- [DATA SHOWN]

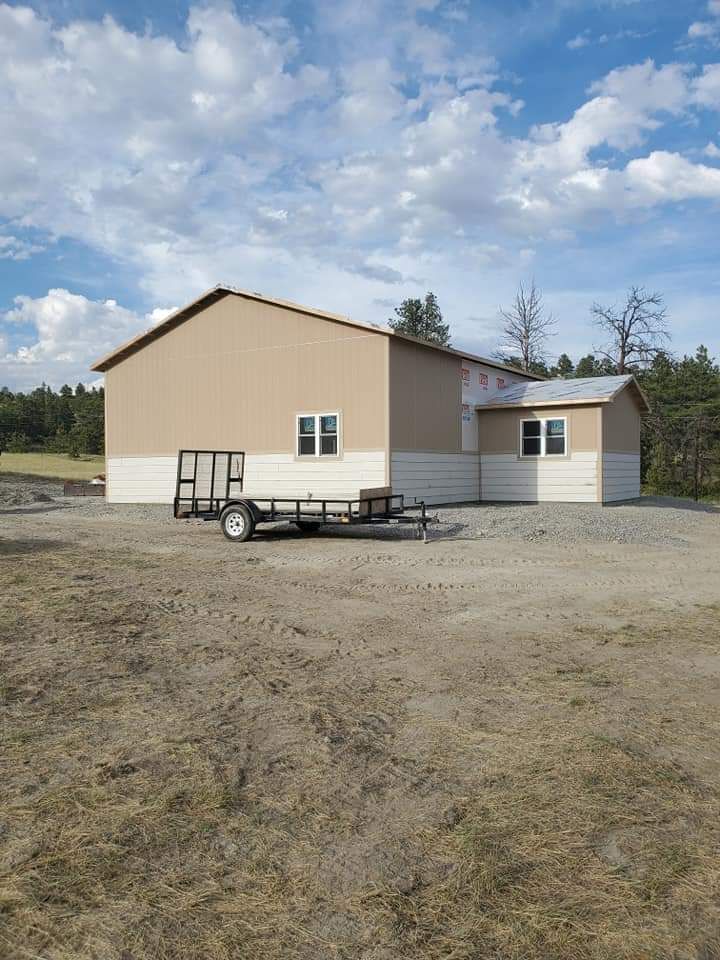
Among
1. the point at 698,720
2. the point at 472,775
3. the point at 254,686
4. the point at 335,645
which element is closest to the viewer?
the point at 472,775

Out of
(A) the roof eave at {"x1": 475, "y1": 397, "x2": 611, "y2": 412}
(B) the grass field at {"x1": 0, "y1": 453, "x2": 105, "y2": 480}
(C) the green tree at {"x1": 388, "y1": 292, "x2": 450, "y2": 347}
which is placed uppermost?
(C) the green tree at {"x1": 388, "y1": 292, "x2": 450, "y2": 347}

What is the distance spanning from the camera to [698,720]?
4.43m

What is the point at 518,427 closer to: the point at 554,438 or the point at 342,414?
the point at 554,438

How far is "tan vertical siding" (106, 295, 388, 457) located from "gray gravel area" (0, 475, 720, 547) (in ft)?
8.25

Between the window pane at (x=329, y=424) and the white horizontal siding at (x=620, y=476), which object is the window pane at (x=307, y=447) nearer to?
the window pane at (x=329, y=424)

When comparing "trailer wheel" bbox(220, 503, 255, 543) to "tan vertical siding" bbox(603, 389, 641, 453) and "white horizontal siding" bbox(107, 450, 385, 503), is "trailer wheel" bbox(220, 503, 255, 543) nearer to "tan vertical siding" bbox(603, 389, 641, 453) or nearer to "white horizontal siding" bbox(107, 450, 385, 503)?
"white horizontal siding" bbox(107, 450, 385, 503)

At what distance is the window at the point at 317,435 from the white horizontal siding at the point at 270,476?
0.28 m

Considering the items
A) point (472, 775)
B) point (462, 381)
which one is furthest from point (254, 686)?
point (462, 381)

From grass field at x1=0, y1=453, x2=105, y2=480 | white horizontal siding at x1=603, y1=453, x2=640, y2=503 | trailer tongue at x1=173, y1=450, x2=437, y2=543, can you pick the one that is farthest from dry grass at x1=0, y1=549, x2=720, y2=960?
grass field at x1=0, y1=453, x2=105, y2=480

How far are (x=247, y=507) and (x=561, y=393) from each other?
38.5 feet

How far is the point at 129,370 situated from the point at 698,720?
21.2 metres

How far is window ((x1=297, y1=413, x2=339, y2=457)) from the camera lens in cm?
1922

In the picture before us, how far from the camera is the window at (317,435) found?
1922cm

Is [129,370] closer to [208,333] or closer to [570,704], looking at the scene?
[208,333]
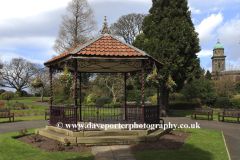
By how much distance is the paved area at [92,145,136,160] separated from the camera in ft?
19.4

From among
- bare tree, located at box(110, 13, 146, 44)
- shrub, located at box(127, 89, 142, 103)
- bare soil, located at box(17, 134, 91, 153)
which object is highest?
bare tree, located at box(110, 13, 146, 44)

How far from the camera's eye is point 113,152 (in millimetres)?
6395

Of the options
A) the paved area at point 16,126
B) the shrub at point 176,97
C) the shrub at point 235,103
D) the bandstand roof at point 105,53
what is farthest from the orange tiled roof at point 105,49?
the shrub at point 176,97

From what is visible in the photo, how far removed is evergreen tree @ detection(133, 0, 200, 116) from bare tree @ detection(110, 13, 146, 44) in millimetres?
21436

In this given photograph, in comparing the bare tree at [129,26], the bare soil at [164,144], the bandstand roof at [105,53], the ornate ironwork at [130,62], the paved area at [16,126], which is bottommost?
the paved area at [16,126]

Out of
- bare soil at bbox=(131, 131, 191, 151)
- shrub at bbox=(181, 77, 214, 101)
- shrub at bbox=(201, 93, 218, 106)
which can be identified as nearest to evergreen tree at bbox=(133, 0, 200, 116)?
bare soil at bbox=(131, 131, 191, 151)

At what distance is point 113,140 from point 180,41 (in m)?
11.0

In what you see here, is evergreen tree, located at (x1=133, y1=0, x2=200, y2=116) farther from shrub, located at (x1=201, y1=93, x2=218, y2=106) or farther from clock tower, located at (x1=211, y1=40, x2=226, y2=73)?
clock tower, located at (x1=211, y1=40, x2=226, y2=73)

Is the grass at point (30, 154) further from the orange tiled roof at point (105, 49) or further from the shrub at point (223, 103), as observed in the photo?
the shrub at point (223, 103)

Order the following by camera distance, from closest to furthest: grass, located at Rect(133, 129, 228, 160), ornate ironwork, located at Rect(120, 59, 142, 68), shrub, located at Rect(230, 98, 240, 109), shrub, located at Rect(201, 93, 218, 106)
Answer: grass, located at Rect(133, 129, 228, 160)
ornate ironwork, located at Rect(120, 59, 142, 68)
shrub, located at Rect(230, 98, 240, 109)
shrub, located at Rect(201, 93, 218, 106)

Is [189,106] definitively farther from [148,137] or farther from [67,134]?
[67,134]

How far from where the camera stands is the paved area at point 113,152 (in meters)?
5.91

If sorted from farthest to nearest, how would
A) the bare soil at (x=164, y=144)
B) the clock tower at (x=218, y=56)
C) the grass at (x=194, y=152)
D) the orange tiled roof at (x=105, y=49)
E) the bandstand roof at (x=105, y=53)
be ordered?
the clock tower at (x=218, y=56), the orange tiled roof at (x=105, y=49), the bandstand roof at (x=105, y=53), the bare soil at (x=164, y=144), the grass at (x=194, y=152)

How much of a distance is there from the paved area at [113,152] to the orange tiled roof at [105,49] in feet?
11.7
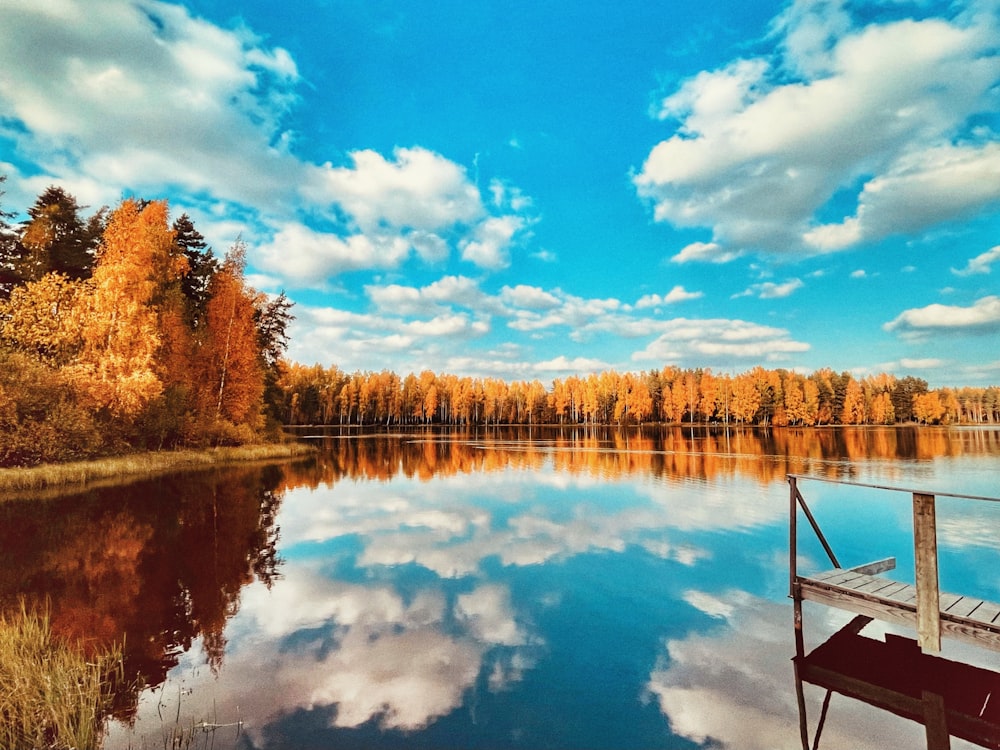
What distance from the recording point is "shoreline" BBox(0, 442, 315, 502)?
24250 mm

- [YOUR OBJECTIVE] Update the listing above so that every occurrence of "tan vertical siding" reads "beige vertical siding", with everything else left unchanged. Leave the pictures out of the result.

- [EXERCISE SOLUTION]
Among
1. the point at 698,720
2. the point at 472,775
3. the point at 254,686
4. the point at 335,645
which element is closest to the viewer?
the point at 472,775

Out of
(A) the roof eave at {"x1": 475, "y1": 397, "x2": 611, "y2": 412}
(B) the grass field at {"x1": 0, "y1": 453, "x2": 105, "y2": 480}
(C) the green tree at {"x1": 388, "y1": 292, "x2": 450, "y2": 347}
which is placed uppermost?
(C) the green tree at {"x1": 388, "y1": 292, "x2": 450, "y2": 347}

What is the distance spanning from the camera to [698,720]?
4.43m

What is the point at 518,427 closer to: the point at 554,438 or the point at 342,414?
the point at 554,438

How far is "beige vertical siding" (106, 295, 388, 457) located from "gray gravel area" (0, 475, 720, 547) (in ft)?
8.25

Between the window pane at (x=329, y=424) and the white horizontal siding at (x=620, y=476), which object is the window pane at (x=307, y=447) nearer to?
the window pane at (x=329, y=424)

When comparing "trailer wheel" bbox(220, 503, 255, 543) to "beige vertical siding" bbox(603, 389, 641, 453) and "white horizontal siding" bbox(107, 450, 385, 503), is "trailer wheel" bbox(220, 503, 255, 543) nearer to "beige vertical siding" bbox(603, 389, 641, 453) or nearer to "white horizontal siding" bbox(107, 450, 385, 503)?
"white horizontal siding" bbox(107, 450, 385, 503)

At what distance is the window at the point at 317,435 from the white horizontal siding at the point at 270,476?
0.28 m

Considering the items
A) point (472, 775)
B) point (462, 381)
which one is furthest from point (254, 686)?
point (462, 381)

From grass field at x1=0, y1=453, x2=105, y2=480 | white horizontal siding at x1=603, y1=453, x2=640, y2=503 | trailer tongue at x1=173, y1=450, x2=437, y2=543, can you pick the one that is farthest from dry grass at x1=0, y1=549, x2=720, y2=960?
grass field at x1=0, y1=453, x2=105, y2=480

How far are (x=247, y=507) and (x=561, y=393) from each other?
38.5 feet

How far is the point at 129,370 situated from the point at 698,720?
21.2 metres

How far is window ((x1=297, y1=413, x2=339, y2=457)) from the camera lens in cm?
1922

In the picture before us, how far from the camera is the window at (317,435) found?
1922cm

Is [129,370] closer to [208,333] or closer to [570,704], looking at the scene?
[208,333]
By how much distance is the paved area at [92,145,136,160] separated from the camera in ft?
19.4

From among
- bare tree, located at box(110, 13, 146, 44)
- shrub, located at box(127, 89, 142, 103)
- bare soil, located at box(17, 134, 91, 153)
which object is highest?
bare tree, located at box(110, 13, 146, 44)

How far from the camera's eye is point 113,152 (in millimetres)?
6395

Of the options
A) the paved area at point 16,126
B) the shrub at point 176,97
C) the shrub at point 235,103
D) the bandstand roof at point 105,53
what is farthest from the orange tiled roof at point 105,49?
the shrub at point 176,97

From what is visible in the photo, how far removed is evergreen tree @ detection(133, 0, 200, 116) from bare tree @ detection(110, 13, 146, 44) in millimetres?
21436

In this given photograph, in comparing the bare tree at [129,26], the bare soil at [164,144], the bandstand roof at [105,53], the ornate ironwork at [130,62], the paved area at [16,126], which is bottommost?
the paved area at [16,126]

Out of
- bare soil at bbox=(131, 131, 191, 151)
- shrub at bbox=(181, 77, 214, 101)
- shrub at bbox=(201, 93, 218, 106)
which can be identified as nearest to evergreen tree at bbox=(133, 0, 200, 116)?
bare soil at bbox=(131, 131, 191, 151)

At what distance is point 113,140 from point 180,41 (in m)?
11.0

In what you see here, is evergreen tree, located at (x1=133, y1=0, x2=200, y2=116) farther from shrub, located at (x1=201, y1=93, x2=218, y2=106) or farther from clock tower, located at (x1=211, y1=40, x2=226, y2=73)?
clock tower, located at (x1=211, y1=40, x2=226, y2=73)

Is the grass at point (30, 154) further from the orange tiled roof at point (105, 49) or further from the shrub at point (223, 103), as observed in the photo?
the shrub at point (223, 103)

Order the following by camera distance, from closest to furthest: grass, located at Rect(133, 129, 228, 160), ornate ironwork, located at Rect(120, 59, 142, 68), shrub, located at Rect(230, 98, 240, 109), shrub, located at Rect(201, 93, 218, 106)
Answer: grass, located at Rect(133, 129, 228, 160)
ornate ironwork, located at Rect(120, 59, 142, 68)
shrub, located at Rect(230, 98, 240, 109)
shrub, located at Rect(201, 93, 218, 106)

Is [189,106] definitively farther from [148,137] or farther from [67,134]?
[67,134]

How far from where the camera stands is the paved area at point 113,152 (in meters)?
5.91

If sorted from farthest to nearest, how would
A) the bare soil at (x=164, y=144)
B) the clock tower at (x=218, y=56)
C) the grass at (x=194, y=152)
D) the orange tiled roof at (x=105, y=49)
E) the bandstand roof at (x=105, y=53)
be ordered?
the clock tower at (x=218, y=56), the orange tiled roof at (x=105, y=49), the bandstand roof at (x=105, y=53), the bare soil at (x=164, y=144), the grass at (x=194, y=152)

How much of a distance is there from the paved area at [113,152] to the orange tiled roof at [105,49] in feet?
11.7
What distance from the recording point is "shoreline" BBox(0, 442, 315, 502)?
24250 mm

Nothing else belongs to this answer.